First, we need to set up disaster-resilient networks. We have five submarine cables connecting the US and Japan, and four of them were disconnected by the earthquake. To safeguard, setting up multi-channel communication routes would be one way to prepare for the situation. Also we experienced battery depletion, so extending battery hours would be another method. Further, we are contemplating so-called large-zone schemes with extended coverage and backup from new high-powered mobile base stations.
Second, we’re tackling a new, easy-to-use service that converts voice to data and can even be used during disasters when voice traffic is busy. During the earthquake, people could confirm the safety and whereabouts of loved ones through social media. But, we received feedback that people wanted to hear the voices of their loved ones over the phone. So we are now developing a service that will enable that, even during a major earthquake.
As you know, the recent disaster in Japan involved not just the earthquake, or the tsunami, but also the nuclear power plant accident in Fukushima.
One result was harmful rumors about food safety. The misinformation was spread that all the food in Japan was contaminated. I believe that there is an urgent need to deliver accurate information about food safety and radiation.
I think we must be aware that there is a downside to the media, not just mass media, but also social media. And I believe that all stakeholders including governments, mass media, and social media, need to make efforts to provide accurate information.
First of all, we could not have predicted 20 years ago what is possible today, and in the same vein, we cannot predict what is going to happen in 20 years. I think that’s the common understanding among all of us.

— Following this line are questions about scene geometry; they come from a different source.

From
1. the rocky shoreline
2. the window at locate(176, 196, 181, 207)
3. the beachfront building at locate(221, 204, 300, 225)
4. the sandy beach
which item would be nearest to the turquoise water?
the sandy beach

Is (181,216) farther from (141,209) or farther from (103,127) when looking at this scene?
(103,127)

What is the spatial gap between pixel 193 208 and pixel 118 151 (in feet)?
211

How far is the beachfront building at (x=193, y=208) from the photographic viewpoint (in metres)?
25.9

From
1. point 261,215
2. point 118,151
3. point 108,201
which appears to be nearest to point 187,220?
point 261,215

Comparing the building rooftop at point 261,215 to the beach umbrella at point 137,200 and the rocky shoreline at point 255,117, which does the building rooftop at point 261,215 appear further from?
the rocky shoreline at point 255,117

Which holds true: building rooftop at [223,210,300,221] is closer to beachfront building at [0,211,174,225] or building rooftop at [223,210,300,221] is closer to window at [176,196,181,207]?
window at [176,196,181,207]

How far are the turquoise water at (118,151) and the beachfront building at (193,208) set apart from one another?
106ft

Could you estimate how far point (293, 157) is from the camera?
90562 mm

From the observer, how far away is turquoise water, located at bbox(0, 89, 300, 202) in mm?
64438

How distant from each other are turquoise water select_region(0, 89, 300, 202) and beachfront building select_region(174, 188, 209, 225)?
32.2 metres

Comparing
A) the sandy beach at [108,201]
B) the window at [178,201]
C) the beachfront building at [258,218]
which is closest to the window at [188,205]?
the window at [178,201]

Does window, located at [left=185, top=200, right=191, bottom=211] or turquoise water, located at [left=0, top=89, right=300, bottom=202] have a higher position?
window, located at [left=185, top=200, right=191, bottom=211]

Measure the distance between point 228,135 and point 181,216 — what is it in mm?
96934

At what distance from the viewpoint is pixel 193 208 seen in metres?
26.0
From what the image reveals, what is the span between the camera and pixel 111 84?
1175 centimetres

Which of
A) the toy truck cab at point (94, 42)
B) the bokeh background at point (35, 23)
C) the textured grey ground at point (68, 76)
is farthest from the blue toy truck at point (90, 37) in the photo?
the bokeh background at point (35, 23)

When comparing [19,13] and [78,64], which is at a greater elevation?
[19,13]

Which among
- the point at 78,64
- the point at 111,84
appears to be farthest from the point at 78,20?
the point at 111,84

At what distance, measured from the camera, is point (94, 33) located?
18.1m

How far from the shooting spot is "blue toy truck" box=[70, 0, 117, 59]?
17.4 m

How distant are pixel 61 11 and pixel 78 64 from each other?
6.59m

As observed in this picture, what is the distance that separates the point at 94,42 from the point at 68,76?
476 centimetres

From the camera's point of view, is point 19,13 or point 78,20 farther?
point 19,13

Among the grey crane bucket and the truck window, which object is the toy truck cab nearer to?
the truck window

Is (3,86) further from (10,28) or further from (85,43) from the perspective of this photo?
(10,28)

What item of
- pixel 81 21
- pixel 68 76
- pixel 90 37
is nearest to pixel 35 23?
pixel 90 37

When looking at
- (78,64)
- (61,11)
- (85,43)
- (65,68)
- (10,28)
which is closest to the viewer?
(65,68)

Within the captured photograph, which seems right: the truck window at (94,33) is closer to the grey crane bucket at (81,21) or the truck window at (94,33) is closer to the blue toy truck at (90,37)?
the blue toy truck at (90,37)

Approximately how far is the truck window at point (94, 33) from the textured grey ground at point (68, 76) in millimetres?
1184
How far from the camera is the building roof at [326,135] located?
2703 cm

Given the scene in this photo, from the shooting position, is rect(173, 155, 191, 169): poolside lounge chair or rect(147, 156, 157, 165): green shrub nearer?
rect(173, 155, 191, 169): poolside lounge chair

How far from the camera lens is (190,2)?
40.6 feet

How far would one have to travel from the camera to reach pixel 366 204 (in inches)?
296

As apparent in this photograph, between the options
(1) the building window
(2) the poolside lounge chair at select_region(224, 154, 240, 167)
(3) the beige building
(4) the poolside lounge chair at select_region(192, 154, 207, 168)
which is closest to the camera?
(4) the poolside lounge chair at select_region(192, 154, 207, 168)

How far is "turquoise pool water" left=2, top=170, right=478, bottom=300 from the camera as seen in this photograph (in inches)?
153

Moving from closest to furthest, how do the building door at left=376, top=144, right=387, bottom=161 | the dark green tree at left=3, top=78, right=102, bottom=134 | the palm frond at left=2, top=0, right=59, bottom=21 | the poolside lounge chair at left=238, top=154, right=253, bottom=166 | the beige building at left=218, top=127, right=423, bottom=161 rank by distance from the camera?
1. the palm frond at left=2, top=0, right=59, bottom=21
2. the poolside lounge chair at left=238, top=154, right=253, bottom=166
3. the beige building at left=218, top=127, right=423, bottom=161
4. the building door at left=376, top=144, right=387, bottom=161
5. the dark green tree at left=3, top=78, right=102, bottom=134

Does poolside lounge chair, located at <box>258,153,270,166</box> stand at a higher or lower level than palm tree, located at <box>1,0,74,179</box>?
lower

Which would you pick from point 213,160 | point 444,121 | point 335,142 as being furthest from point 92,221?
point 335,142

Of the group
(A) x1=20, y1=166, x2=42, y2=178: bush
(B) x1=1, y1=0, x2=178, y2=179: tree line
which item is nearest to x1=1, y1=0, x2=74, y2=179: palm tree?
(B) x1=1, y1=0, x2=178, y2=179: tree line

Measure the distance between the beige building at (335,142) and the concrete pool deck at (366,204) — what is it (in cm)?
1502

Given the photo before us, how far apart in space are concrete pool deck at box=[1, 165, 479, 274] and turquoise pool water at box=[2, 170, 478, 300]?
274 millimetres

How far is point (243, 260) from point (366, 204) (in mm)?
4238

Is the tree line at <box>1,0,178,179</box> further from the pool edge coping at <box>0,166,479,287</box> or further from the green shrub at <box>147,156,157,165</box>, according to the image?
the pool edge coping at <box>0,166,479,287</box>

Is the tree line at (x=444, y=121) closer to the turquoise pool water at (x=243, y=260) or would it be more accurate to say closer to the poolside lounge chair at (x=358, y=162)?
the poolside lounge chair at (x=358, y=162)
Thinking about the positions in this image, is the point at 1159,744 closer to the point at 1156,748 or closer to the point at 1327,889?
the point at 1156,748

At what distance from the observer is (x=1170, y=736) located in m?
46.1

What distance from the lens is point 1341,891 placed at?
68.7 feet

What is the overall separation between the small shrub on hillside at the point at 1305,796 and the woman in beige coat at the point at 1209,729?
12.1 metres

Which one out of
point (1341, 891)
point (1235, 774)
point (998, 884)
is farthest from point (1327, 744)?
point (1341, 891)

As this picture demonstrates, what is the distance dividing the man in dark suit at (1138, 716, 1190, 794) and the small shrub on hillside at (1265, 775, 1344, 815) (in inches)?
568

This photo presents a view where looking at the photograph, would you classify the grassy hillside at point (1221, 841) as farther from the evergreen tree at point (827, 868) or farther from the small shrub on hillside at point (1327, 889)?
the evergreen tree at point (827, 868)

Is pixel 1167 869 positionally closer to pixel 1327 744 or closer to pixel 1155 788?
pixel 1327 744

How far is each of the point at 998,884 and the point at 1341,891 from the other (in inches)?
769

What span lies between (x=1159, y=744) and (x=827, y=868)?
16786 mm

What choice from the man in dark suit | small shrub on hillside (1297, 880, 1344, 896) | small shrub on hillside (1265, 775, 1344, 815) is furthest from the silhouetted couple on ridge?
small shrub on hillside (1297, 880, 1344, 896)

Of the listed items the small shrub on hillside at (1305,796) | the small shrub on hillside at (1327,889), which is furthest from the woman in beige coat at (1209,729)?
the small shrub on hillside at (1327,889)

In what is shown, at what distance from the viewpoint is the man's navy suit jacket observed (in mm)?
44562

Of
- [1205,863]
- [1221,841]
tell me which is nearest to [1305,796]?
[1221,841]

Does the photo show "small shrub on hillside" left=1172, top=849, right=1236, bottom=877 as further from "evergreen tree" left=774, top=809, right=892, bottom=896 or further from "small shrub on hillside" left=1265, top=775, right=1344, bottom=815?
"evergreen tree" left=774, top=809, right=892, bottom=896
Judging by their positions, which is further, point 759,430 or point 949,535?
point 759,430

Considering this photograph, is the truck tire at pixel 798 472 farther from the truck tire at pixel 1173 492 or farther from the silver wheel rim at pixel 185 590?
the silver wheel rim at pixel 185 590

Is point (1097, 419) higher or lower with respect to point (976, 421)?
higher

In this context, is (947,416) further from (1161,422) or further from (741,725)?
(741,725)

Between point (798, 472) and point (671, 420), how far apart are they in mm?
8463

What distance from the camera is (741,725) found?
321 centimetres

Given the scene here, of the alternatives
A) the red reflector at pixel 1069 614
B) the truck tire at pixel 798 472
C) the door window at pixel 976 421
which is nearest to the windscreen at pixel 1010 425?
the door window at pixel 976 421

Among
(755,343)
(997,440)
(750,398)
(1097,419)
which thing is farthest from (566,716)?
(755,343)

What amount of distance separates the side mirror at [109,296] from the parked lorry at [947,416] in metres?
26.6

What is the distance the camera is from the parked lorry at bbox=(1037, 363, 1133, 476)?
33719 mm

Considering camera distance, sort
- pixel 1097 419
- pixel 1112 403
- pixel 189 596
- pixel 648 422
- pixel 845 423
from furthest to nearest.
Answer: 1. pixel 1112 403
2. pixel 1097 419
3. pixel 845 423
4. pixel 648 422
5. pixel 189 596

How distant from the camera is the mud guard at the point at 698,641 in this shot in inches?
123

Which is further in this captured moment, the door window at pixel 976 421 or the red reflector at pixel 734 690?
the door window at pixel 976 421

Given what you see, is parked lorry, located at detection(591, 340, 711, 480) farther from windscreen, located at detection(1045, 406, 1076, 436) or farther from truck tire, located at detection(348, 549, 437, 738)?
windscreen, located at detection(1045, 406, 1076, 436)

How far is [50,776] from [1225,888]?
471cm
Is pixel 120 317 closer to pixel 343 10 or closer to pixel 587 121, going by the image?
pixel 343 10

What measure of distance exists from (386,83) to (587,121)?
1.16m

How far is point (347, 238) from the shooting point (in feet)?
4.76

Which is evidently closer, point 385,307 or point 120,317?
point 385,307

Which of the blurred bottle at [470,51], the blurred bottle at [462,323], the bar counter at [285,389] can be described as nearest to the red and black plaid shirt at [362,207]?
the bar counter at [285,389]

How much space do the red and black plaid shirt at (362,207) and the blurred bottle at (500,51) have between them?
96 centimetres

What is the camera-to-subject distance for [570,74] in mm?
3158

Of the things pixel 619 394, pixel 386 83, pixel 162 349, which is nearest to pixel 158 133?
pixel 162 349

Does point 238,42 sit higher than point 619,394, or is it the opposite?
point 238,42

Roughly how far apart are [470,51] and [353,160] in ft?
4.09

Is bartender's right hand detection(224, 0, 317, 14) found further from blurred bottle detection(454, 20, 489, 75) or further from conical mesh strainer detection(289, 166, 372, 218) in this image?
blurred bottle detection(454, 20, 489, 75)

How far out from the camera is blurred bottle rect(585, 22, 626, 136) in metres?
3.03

But, as was discussed earlier, there is complementarity between social media and mass media, and we are seeing an even greater degree of convergence between the two. And I believe that in the ICT universe, convergence is becoming the key word. For example, broadcasting and telecommunication convergence, as well as fixed and mobile convergence are progressing. And it’s not limited to media and communications. With an increase in convergence between ICT and other sectors such as autos, finance, and medical care, we believe that new services and new types of usage will go forward.
So, if convergence of ICT with other sectors is to expand further, I believe that ICT could help provide solutions for various social challenges, such as the aging society, a declining birth rate, and energy shortages. In other words, network carriers like ourselves should not be just providers of networks. We should be providers of solutions to various social challenges.